= Task to carry out =
Reproduce each line of the material exactly, minus any picture.

= Data rows =
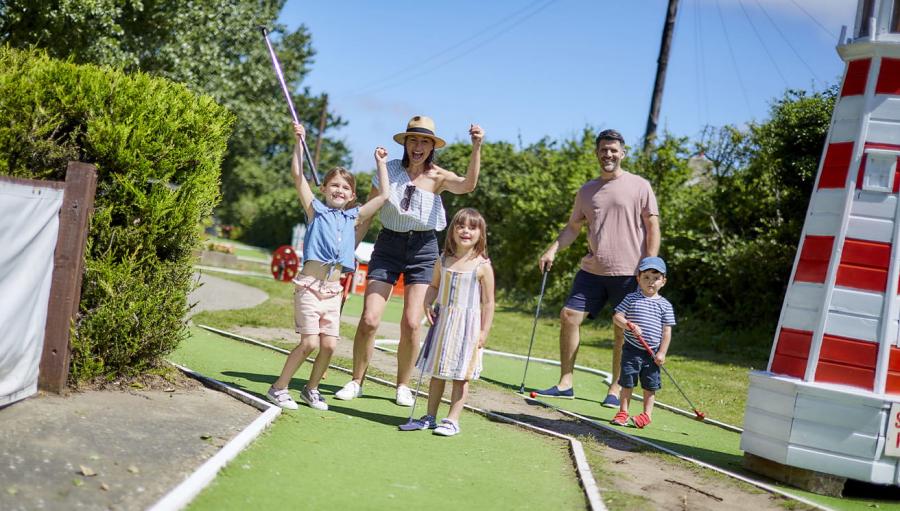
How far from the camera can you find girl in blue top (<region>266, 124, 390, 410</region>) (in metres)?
6.64

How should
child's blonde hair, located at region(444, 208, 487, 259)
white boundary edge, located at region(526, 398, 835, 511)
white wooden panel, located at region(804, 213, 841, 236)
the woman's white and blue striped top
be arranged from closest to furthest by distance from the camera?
white boundary edge, located at region(526, 398, 835, 511)
white wooden panel, located at region(804, 213, 841, 236)
child's blonde hair, located at region(444, 208, 487, 259)
the woman's white and blue striped top

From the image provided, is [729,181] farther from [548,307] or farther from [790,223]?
[548,307]

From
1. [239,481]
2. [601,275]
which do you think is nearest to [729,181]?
[601,275]

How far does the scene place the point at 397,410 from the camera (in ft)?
23.7

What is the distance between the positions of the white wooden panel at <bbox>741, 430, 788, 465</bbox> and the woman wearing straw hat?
242 centimetres

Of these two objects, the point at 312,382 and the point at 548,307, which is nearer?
the point at 312,382

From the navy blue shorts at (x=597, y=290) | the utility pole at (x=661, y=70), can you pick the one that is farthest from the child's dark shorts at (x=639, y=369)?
the utility pole at (x=661, y=70)

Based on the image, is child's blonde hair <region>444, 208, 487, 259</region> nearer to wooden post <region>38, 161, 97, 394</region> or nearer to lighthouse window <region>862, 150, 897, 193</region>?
wooden post <region>38, 161, 97, 394</region>

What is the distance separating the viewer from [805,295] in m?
6.09

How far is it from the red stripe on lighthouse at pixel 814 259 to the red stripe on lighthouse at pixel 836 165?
352 millimetres

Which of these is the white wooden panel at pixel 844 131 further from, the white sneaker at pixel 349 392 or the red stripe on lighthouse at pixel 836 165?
the white sneaker at pixel 349 392

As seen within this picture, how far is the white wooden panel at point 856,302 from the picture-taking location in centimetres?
582

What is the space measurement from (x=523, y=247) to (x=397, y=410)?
696 inches

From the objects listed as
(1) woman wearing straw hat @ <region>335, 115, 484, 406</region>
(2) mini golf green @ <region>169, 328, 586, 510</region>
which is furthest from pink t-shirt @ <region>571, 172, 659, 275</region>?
(2) mini golf green @ <region>169, 328, 586, 510</region>
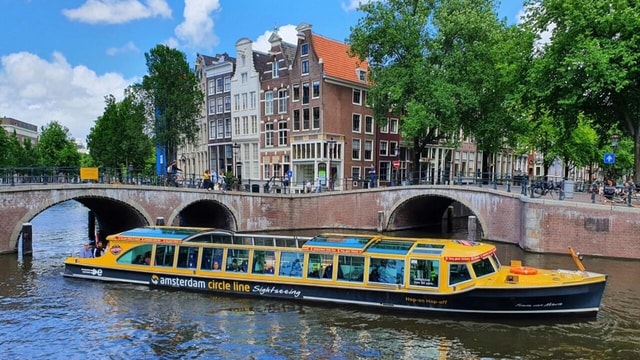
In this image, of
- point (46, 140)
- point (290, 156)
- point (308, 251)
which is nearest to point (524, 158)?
point (290, 156)

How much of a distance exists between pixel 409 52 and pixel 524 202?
56.3 ft

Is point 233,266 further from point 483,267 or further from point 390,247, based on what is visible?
point 483,267

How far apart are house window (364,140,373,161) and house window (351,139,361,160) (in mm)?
985

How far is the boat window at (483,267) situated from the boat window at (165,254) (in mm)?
11224

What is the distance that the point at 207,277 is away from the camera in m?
18.0

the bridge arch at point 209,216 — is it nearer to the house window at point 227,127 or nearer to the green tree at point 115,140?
the green tree at point 115,140

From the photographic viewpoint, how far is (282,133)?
4931 cm

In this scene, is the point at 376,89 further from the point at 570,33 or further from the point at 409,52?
the point at 570,33

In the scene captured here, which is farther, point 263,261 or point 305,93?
point 305,93

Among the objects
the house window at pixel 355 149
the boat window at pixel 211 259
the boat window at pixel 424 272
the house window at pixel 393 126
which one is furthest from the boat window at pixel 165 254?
the house window at pixel 393 126

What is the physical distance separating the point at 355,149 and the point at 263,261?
31.3 m

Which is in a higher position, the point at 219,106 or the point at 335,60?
Result: the point at 335,60

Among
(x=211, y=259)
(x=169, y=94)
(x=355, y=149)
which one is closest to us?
(x=211, y=259)

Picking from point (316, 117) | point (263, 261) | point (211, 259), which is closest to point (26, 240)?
point (211, 259)
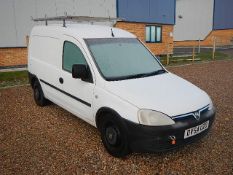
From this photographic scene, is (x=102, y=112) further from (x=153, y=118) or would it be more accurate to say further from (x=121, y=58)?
(x=121, y=58)

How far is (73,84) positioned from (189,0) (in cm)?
3418

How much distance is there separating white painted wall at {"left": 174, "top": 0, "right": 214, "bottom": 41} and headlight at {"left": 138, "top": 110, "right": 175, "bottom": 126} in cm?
3342

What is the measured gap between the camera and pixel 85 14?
15.7 meters

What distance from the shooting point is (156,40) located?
20703 millimetres

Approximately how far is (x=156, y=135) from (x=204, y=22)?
3390cm

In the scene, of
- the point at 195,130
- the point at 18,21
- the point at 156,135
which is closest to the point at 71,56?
the point at 156,135

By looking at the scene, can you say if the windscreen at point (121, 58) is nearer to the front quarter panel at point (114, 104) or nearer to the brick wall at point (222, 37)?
the front quarter panel at point (114, 104)

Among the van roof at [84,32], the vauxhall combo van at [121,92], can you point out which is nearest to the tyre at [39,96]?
the vauxhall combo van at [121,92]

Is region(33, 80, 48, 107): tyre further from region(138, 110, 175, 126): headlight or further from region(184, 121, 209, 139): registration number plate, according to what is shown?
region(184, 121, 209, 139): registration number plate

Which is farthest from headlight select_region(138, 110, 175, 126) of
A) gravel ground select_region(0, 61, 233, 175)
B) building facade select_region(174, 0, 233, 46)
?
building facade select_region(174, 0, 233, 46)

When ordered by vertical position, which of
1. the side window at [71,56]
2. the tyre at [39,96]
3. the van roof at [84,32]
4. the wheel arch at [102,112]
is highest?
the van roof at [84,32]

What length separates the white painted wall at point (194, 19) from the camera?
33.8 m

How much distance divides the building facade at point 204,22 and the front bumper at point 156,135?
103ft

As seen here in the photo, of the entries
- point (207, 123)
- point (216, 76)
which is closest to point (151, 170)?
point (207, 123)
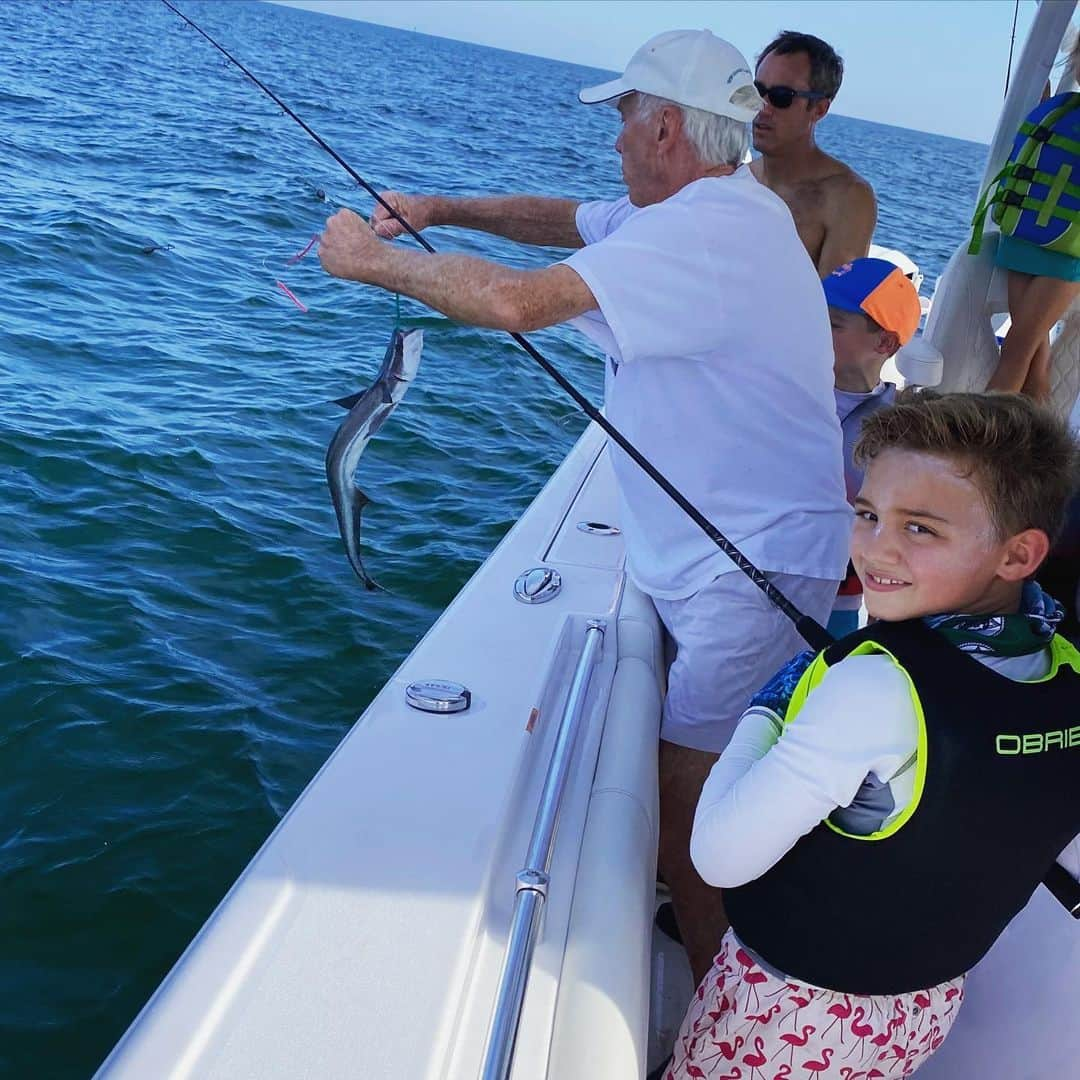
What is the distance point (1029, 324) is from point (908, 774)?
3.10 metres

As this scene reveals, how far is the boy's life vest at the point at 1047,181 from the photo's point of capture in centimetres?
367

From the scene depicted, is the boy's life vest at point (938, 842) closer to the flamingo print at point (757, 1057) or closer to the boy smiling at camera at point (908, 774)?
the boy smiling at camera at point (908, 774)

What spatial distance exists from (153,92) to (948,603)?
2176 cm

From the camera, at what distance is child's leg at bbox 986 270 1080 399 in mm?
3887

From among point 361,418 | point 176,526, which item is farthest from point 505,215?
point 176,526

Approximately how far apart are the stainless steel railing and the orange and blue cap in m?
1.30

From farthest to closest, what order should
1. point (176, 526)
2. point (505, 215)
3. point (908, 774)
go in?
point (176, 526), point (505, 215), point (908, 774)

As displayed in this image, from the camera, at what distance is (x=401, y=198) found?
2.85 meters

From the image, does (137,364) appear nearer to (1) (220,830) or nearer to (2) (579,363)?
(2) (579,363)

= Task solution =
How far from the camera can you find girl in blue top (<region>266, 124, 390, 410</region>) (in metres)?
6.64

How should
child's blonde hair, located at region(444, 208, 487, 259)
white boundary edge, located at region(526, 398, 835, 511)
white wooden panel, located at region(804, 213, 841, 236)
the woman's white and blue striped top
be arranged from closest to furthest by distance from the camera?
white boundary edge, located at region(526, 398, 835, 511)
white wooden panel, located at region(804, 213, 841, 236)
child's blonde hair, located at region(444, 208, 487, 259)
the woman's white and blue striped top

From the image provided, is [729,181] farther from [548,307] or farther from [790,223]?
[548,307]

From
1. [239,481]
2. [601,275]
which do you think is nearest to [729,181]?
[601,275]

How far does the scene place the point at 397,410 from the camera (in ft)?
23.7

What is the distance between the positions of the white wooden panel at <bbox>741, 430, 788, 465</bbox> and the woman wearing straw hat?
242 centimetres

Of these two objects, the point at 312,382 and the point at 548,307, which is nearer?
the point at 312,382

From the navy blue shorts at (x=597, y=290) | the utility pole at (x=661, y=70), can you pick the one that is farthest from the child's dark shorts at (x=639, y=369)?
the utility pole at (x=661, y=70)

Based on the image, is child's blonde hair <region>444, 208, 487, 259</region> nearer to wooden post <region>38, 161, 97, 394</region> or nearer to lighthouse window <region>862, 150, 897, 193</region>?
wooden post <region>38, 161, 97, 394</region>

What is the distance separating the viewer from [805,295] in m?
6.09

How far is it from the red stripe on lighthouse at pixel 814 259 to the red stripe on lighthouse at pixel 836 165?
352 millimetres

Which of these is the white wooden panel at pixel 844 131 further from, the white sneaker at pixel 349 392 or the red stripe on lighthouse at pixel 836 165?
the white sneaker at pixel 349 392

As seen within this picture, how far is the white wooden panel at point 856,302 from the picture-taking location in centimetres?
582

What is the space measurement from (x=523, y=247) to (x=397, y=410)?
696 inches

From the objects listed as
(1) woman wearing straw hat @ <region>335, 115, 484, 406</region>
(2) mini golf green @ <region>169, 328, 586, 510</region>
which is furthest from pink t-shirt @ <region>571, 172, 659, 275</region>?
(2) mini golf green @ <region>169, 328, 586, 510</region>
In this image, of
- point (46, 140)
- point (290, 156)
- point (308, 251)
which is nearest to point (524, 158)?
point (290, 156)

How much of a distance exists between pixel 409 52 and pixel 524 202?
56.3 ft

Is point 233,266 further from point 483,267 or further from point 390,247, based on what is visible?
point 483,267

How far apart are house window (364,140,373,161) and house window (351,139,361,160) (in mm)?
985

How far is the boat window at (483,267) situated from the boat window at (165,254) (in mm)?
11224

What is the distance that the point at 207,277 is away from the camera in m?
18.0

the bridge arch at point 209,216 — is it nearer to the house window at point 227,127 or nearer to the green tree at point 115,140?
the green tree at point 115,140

From the photographic viewpoint, how far is (282,133)?
4931 cm

In this scene, is the point at 376,89 further from the point at 570,33 or further from the point at 409,52?
the point at 570,33

In the scene captured here, which is farther, point 263,261 or point 305,93?
point 305,93

Among the objects
the house window at pixel 355 149
the boat window at pixel 211 259
the boat window at pixel 424 272
the house window at pixel 393 126
which one is furthest from the boat window at pixel 165 254?
the house window at pixel 393 126

What is the physical distance separating the point at 355,149 and the point at 263,261?
31.3 m

Which is in a higher position, the point at 219,106 or the point at 335,60?
Result: the point at 335,60

Among
(x=211, y=259)
(x=169, y=94)
(x=355, y=149)
which one is closest to us?
(x=211, y=259)

Picking from point (316, 117) | point (263, 261) | point (211, 259), which is closest to point (26, 240)?
point (211, 259)
From this photographic scene, is (x=102, y=112) further from (x=153, y=118) or would it be more accurate to say further from (x=121, y=58)?
(x=121, y=58)

How far is (73,84) positioned from (189,0) (in cm)?
3418

How much distance is there separating white painted wall at {"left": 174, "top": 0, "right": 214, "bottom": 41} and headlight at {"left": 138, "top": 110, "right": 175, "bottom": 126} in cm?
3342

What is the measured gap between the camera and pixel 85 14?
15.7 meters

What distance from the shooting point is (156,40) located?
20703 millimetres

Approximately how far is (x=156, y=135) from (x=204, y=22)?
3390cm

In the scene, of
- the point at 195,130
- the point at 18,21
- the point at 156,135
which is closest to the point at 71,56?
the point at 156,135

By looking at the scene, can you say if the windscreen at point (121, 58) is nearer to the front quarter panel at point (114, 104) or nearer to the brick wall at point (222, 37)?
the front quarter panel at point (114, 104)

Among the van roof at [84,32], the vauxhall combo van at [121,92], can you point out which is nearest to the tyre at [39,96]?
the vauxhall combo van at [121,92]

Is region(33, 80, 48, 107): tyre further from region(138, 110, 175, 126): headlight or further from region(184, 121, 209, 139): registration number plate, according to what is shown?
region(184, 121, 209, 139): registration number plate

Which is farthest from headlight select_region(138, 110, 175, 126) of
A) gravel ground select_region(0, 61, 233, 175)
B) building facade select_region(174, 0, 233, 46)
?
building facade select_region(174, 0, 233, 46)

When ordered by vertical position, which of
1. the side window at [71,56]
2. the tyre at [39,96]
3. the van roof at [84,32]
4. the wheel arch at [102,112]
is highest?
the van roof at [84,32]

What length separates the white painted wall at point (194, 19) from the camera?
33.8 m

How much distance divides the building facade at point 204,22 and the front bumper at point 156,135?
103ft

As seen here in the photo, of the entries
- point (207, 123)
- point (216, 76)
which is closest to point (151, 170)?
point (207, 123)
What is the distance point (1029, 324) is from point (908, 774)?
3.10 metres

As this scene reveals, how far is the boy's life vest at the point at 1047,181 from the photo's point of capture in centimetres?
367

From the scene depicted, is the boy's life vest at point (938, 842) closer to the flamingo print at point (757, 1057) or closer to the boy smiling at camera at point (908, 774)?
the boy smiling at camera at point (908, 774)

What spatial distance exists from (153,92) to (948,603)?
2176 cm

From the camera, at what distance is child's leg at bbox 986 270 1080 399 in mm?
3887

From among point 361,418 | point 176,526, which item is farthest from point 505,215?
point 176,526

Approximately how far apart are the stainless steel railing and the orange and blue cap in m?
1.30

From farthest to closest, what order should
1. point (176, 526)
2. point (505, 215)
3. point (908, 774)
go in?
point (176, 526), point (505, 215), point (908, 774)

As displayed in this image, from the camera, at what distance is (x=401, y=198) found?
2.85 meters

From the image, does (137,364) appear nearer to (1) (220,830) or nearer to (2) (579,363)?
(2) (579,363)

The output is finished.